=== INPUT RECORDS ===
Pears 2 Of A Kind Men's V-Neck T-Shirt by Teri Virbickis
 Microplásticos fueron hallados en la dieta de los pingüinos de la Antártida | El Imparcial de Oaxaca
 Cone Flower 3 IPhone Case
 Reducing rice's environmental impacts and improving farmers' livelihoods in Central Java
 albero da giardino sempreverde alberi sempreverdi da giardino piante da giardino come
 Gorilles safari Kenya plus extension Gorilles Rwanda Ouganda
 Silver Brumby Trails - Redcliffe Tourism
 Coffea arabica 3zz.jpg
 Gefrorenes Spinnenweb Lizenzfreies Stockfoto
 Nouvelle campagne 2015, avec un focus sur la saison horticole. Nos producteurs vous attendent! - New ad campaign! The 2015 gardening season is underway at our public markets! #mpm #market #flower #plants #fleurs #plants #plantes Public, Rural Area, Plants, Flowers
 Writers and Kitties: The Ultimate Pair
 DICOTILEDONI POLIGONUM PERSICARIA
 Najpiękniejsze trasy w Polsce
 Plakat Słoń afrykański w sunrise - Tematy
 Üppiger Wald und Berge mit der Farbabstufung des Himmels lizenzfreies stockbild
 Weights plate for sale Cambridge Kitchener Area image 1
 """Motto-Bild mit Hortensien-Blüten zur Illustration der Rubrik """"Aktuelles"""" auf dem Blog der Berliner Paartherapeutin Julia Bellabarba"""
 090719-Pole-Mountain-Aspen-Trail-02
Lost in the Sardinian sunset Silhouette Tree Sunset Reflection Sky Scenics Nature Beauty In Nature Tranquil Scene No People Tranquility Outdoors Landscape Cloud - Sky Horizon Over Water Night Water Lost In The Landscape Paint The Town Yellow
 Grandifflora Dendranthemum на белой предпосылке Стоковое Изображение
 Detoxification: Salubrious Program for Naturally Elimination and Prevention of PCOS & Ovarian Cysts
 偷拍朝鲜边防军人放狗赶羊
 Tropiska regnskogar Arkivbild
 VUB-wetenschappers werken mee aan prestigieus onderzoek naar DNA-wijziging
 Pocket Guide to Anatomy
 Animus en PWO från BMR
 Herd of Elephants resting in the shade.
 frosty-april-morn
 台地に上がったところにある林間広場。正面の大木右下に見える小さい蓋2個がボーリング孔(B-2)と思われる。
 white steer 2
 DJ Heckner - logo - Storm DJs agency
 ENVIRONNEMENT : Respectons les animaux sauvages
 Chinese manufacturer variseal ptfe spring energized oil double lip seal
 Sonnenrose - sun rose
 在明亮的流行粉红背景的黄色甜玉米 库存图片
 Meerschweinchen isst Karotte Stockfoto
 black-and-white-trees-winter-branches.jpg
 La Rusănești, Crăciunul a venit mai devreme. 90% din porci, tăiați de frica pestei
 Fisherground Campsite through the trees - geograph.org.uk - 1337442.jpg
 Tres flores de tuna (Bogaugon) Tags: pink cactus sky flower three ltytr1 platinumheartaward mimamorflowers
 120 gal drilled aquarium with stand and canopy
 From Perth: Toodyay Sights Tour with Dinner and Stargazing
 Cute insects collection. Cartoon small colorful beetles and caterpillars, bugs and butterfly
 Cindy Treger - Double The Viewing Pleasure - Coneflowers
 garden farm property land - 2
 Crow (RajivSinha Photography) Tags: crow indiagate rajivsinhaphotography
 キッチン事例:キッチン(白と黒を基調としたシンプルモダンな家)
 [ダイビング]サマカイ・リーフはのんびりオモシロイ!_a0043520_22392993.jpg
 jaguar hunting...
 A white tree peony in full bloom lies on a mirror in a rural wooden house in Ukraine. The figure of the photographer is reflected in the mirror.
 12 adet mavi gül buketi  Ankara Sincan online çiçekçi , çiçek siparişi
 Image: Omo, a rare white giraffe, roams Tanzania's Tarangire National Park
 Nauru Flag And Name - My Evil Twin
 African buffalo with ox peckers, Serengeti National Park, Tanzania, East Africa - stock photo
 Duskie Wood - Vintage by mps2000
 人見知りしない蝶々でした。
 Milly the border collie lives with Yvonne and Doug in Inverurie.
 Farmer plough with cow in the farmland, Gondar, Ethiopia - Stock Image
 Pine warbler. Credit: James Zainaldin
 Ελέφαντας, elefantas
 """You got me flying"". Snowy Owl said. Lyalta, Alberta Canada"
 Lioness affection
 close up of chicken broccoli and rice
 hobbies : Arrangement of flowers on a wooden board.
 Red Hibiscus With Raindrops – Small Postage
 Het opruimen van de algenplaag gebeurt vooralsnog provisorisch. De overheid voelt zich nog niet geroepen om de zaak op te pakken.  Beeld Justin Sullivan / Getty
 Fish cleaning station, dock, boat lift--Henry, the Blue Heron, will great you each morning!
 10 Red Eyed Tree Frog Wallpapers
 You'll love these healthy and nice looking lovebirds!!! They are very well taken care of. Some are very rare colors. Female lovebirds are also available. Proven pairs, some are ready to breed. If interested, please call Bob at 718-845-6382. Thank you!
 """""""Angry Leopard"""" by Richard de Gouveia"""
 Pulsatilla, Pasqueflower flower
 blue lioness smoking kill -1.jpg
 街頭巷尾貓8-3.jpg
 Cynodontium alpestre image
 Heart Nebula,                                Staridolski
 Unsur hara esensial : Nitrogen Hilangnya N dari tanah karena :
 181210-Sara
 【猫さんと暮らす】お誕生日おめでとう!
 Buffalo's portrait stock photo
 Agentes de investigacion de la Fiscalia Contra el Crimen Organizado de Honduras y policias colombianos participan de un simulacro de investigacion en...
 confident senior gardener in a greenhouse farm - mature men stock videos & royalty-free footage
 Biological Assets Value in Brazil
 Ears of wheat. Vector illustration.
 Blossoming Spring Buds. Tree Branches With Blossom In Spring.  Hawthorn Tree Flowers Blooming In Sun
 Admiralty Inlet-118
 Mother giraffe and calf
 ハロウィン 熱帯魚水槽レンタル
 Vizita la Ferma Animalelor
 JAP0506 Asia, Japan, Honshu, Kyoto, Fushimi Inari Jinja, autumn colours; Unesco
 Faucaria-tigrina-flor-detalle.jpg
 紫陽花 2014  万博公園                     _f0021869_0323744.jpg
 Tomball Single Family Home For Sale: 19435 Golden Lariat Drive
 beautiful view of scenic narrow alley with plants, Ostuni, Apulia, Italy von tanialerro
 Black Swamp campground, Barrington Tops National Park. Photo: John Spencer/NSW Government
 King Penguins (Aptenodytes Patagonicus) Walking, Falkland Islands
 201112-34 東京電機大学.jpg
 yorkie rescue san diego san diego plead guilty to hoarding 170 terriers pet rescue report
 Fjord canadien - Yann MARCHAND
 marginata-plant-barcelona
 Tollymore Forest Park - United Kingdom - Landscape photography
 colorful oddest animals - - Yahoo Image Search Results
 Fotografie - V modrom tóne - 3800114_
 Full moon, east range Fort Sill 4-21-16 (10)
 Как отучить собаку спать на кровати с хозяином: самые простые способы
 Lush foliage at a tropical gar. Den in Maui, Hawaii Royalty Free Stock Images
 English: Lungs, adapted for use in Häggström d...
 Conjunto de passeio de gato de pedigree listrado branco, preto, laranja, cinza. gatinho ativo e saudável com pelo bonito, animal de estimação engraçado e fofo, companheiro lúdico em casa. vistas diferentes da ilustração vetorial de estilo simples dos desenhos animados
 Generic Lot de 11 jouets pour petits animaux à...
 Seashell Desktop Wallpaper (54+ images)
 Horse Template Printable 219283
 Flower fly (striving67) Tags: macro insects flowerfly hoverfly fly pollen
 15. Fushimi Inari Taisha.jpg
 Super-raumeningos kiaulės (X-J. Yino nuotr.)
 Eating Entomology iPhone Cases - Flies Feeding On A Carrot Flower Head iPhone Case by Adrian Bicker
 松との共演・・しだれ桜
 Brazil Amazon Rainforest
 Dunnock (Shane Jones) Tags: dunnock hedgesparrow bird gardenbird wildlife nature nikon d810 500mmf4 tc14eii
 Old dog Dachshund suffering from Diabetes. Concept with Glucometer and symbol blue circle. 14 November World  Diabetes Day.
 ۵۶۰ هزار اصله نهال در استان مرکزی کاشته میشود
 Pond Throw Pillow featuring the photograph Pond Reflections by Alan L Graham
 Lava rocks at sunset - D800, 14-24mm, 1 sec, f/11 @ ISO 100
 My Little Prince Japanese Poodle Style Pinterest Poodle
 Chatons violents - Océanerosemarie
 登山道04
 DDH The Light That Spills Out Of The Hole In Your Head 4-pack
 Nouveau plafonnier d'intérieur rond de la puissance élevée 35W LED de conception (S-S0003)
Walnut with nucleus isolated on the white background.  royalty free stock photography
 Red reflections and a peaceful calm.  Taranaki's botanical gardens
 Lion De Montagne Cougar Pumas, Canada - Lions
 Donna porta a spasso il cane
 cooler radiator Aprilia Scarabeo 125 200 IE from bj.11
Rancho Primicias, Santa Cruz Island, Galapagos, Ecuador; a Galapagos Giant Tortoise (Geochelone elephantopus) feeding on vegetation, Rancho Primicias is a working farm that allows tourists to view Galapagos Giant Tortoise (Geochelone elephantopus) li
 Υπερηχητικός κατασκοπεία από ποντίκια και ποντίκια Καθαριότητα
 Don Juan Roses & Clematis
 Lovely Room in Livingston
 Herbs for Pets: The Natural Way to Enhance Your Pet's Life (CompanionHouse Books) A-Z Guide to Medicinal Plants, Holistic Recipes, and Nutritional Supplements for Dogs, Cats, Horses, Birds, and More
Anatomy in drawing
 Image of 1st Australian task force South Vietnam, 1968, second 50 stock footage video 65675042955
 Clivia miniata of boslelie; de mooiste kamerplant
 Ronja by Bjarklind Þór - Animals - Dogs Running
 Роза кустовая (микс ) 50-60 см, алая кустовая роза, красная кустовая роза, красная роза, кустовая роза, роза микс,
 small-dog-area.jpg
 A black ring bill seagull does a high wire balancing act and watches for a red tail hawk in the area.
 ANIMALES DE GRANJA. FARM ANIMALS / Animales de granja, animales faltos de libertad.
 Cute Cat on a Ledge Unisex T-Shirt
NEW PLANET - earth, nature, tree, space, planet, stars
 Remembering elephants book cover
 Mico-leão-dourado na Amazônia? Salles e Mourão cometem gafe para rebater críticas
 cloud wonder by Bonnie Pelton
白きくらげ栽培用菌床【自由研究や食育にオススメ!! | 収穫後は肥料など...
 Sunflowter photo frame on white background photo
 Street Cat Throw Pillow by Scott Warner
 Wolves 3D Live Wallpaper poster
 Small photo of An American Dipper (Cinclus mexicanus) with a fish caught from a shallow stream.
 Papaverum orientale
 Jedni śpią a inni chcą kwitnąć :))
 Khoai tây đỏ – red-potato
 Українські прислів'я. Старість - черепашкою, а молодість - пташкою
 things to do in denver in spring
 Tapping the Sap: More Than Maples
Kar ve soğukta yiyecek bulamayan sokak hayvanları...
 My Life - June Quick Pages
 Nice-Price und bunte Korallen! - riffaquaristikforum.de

=== WHAT THE TASK REQUIRES ===
For this exercise, please output exactly the lines above starting at the line with "Mother giraffe and calf" and ending at the line with "English: Lungs, adapted", ends included.

=== COMPLETED EXERCISE ===
 Mother giraffe and calf
 ハロウィン 熱帯魚水槽レンタル
 Vizita la Ferma Animalelor
 JAP0506 Asia, Japan, Honshu, Kyoto, Fushimi Inari Jinja, autumn colours; Unesco
 Faucaria-tigrina-flor-detalle.jpg
 紫陽花 2014  万博公園                     _f0021869_0323744.jpg
 Tomball Single Family Home For Sale: 19435 Golden Lariat Drive
 beautiful view of scenic narrow alley with plants, Ostuni, Apulia, Italy von tanialerro
 Black Swamp campground, Barrington Tops National Park. Photo: John Spencer/NSW Government
 King Penguins (Aptenodytes Patagonicus) Walking, Falkland Islands
 201112-34 東京電機大学.jpg
 yorkie rescue san diego san diego plead guilty to hoarding 170 terriers pet rescue report
 Fjord canadien - Yann MARCHAND
 marginata-plant-barcelona
 Tollymore Forest Park - United Kingdom - Landscape photography
 colorful oddest animals - - Yahoo Image Search Results
 Fotografie - V modrom tóne - 3800114_
 Full moon, east range Fort Sill 4-21-16 (10)
 Как отучить собаку спать на кровати с хозяином: самые простые способы
 Lush foliage at a tropical gar. Den in Maui, Hawaii Royalty Free Stock Images
 English: Lungs, adapted for use in Häggström d...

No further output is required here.